Bruno Le Maire warns of a probable new deficit slippage of 16 billion

Bruno Le Maire warns of a probable new deficit slippage of 16 billion
Bruno
      Le
      Maire
      warns
      of
      a
      probable
      new
      deficit
      slippage
      of
      16
      billion

France is in the red. And the situation could get even worse. More dynamic than expected, local authority spending, coupled with lower than expected revenue for the State, could indeed push the public deficit to 5.6% of GDP this year, or even 6.2% in 2025.

In a letter addressed Monday evening to the general rapporteurs and the chairs of the Finance Committees of the two assemblies, the resigning Minister of Finance Bruno Le Maire and the resigning Minister Delegate for Public Accounts Thomas Cazenave expressed concern about the “extremely rapid increase in local authority spending”. This increase in spending could “worsen the 2024 accounts by 16 billion euros compared to” the deficit trajectory sent to Brussels in the spring. And yet, already lowered by “nearly 30 billion euros”, the tax revenue forecasts could also not be achieved.

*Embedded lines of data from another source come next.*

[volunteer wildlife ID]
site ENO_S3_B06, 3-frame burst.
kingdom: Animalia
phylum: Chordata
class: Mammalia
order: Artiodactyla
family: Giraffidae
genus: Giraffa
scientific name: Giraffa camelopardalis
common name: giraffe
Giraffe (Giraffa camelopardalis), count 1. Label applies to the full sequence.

A little better on expected growth

Regarding macroeconomic forecasts, the government is now counting on growth of 1.1% in 2024, compared to 1% previously anticipated, due to a “higher than anticipated growth carryover in mid-2024 and a forecast of growth acceleration in the 3rd quarter”. “It is up to the next government to modify the elements prepared, if necessary, in terms of both revenue and expenditure”, they write. The outgoing government is in fact preparing for its successor a “reversible” 2025 budget based on state expenditure strictly equivalent to that of 2024, 492 billion euros, but distributed differently.

The chairman of the Finance Committee of the Assembly, Éric Coquerel (LFI) indicated on Monday evening that, among the documents received from Bercy, “a summary table of the budgets planned at this stage for each ministry” shows that “only the budgets dedicated to defense and security will increase faster than inflation” next year.

Conversely, “the policies most affected should be public development aid (-18% without taking inflation into account), sport (-11%), agriculture (-6%), overseas (-4%), ecology (-1%) and health (-0.8%)”. Labor (+1%) and national education (+0.5%) “will also be affected by a reduction in resources”, since the increase in planned credits is lower than a foreseeable inflation of around 2% next year.